• wizardbeard@lemmy.dbzer0.com
    ·
    3 months ago

    But the actions taken by the model in the virtual environments can always be described as discrete steps. Each modification to the weights done by each agent in each generation can be described as discrete steps. Even if I'm fucking up some of the terminology, basic computer architecture enforces that there are discrete steps.

    We could literally trace each command that runs on the hardware that runs these things individually if we wanted full auditability, to eat all the storage space ever made, and to drive someone insane. Have none of you AI devs ever taken an embedded programming/machine language course? Never looked into reverse engineering of compiled executables?

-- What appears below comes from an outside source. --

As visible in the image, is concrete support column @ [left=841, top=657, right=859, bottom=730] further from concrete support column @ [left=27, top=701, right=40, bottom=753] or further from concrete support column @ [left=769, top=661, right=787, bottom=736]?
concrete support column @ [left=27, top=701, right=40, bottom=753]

    I understand that these things work by doing these steps millions upon millions of times, but there has to be a better middle ground for tracing these things than "lol i dunno, computer brute forced it". It is a mixture of laziness, and unwillingness to allow responsibility to negatively impact profits that result in so many in the field to summarize it as literally impossible.

    • 0ops@lemm.ee
      ·
      edit-2
      3 months ago

      But the actions taken by the model in the virtual environments can always be described as discrete steps.

      That's technically correct, but practically useless information. Neural networks are stochastic by design, and while Turing machines are technically deterministic, most operating systems' random number generators will try to introduce noise from the environment (current time, input devices data, temperature readings, etc). So because of that randomness, those discrete steps you'd have to walk through would require knowing intimate details of the environment that the PC was in at precisely the time it ran, which isn't stored. And even if it was or you used a deterministic psuedo-random number generator, you'd still essentially be stuck reverse engineering the world's worse spaghetti code written entirely in huge matrix multiplications, code that we already know can't possibly be optimal anyway.

      If a software needs guaranteed optimality, then a neural network (or any stochastic algorithm) is simply the wrong tool for the job. No need to shove a square peg in a round hole.

      Also I can't speak for AI devs, in fact I've only taken an applied neural networks course myself, but I can tell you that computer architecture was like a prerequisite of a prerequisite of a prerequisite of that course.